Analysis of Individual CO2 Carbon Footprint Predictions in the Environment by Comparing XGBoost Classifier and Cat Boost Classifier Algorithms

Authors

  • Maulisa Syahputri Universitas Pembangunan Panca Budi
  • Zulham Sitorus Universitas Pembangunan Panca Budi
  • Muhammad Iqbal Universitas Pembangunan Panca Budi

Keywords:

Analysis of Individual CO2 Carbon Footprint Predictions in the Environment by Comparing XGBoost Classifier and Cat Boost Classifier Algorithms

Abstract

Climate change caused by global warming has become a global issue that is of concern to many. One of the main factors is greenhouse gases, which trigger the greenhouse effect in the Earth's atmosphere. Currently, the concentration of carbon dioxide in the atmosphere is estimated to be at the highest level in history. Carbon emissions come from human organizations, activities, products, and activities, which are referred to as carbon footprints.

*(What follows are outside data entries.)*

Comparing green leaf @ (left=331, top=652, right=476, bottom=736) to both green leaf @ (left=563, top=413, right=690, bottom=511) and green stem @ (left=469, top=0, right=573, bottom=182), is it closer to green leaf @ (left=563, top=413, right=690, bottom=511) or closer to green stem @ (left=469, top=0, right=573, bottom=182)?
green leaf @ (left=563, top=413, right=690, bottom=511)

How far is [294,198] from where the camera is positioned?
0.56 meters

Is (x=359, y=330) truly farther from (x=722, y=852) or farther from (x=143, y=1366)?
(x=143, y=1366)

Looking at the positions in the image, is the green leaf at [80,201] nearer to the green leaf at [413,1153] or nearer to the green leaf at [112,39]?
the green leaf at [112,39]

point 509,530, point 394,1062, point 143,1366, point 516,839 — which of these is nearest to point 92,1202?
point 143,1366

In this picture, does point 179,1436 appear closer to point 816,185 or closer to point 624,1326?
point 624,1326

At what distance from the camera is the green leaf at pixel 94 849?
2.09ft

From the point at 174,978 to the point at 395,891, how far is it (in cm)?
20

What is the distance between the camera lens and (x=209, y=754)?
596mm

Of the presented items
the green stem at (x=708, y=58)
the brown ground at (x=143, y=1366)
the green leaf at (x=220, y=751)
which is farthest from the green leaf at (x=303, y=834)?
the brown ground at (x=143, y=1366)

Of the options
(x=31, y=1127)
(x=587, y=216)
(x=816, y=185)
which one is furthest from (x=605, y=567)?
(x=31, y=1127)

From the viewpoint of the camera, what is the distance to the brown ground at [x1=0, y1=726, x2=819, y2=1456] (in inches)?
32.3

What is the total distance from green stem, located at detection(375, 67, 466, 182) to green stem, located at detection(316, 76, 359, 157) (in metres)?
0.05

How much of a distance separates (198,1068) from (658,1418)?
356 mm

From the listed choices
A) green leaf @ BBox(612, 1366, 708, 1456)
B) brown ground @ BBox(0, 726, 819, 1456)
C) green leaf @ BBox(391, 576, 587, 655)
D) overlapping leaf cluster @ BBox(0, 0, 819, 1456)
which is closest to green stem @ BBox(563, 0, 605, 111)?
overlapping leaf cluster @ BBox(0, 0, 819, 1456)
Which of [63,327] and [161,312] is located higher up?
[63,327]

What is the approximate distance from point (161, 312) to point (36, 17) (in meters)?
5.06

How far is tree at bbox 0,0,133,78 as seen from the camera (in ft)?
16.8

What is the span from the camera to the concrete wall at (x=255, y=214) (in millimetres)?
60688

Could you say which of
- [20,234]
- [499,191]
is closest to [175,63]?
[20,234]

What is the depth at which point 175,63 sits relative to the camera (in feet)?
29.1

The carbon footprint serves as an indicator of human activities affecting the environment. The issue of carbon emissions will be a trend from year to year, especially in developing and developed countries that have high consumption of motor vehicles. Predicting  the carbon footprint of individual CO₂ on the environment by comparing the XGBoost Classifier and Cat Boost Classifier  algorithms showed that the XGBoost Classifier was the best performing model with an accuracy value of 0.997, followed by the CatBoost Classifier. This shows that electricity consumption and waste increase the carbon footprint, while renewable energy reduces the carbon footprint, and eco-friendly measures have a small but small impact.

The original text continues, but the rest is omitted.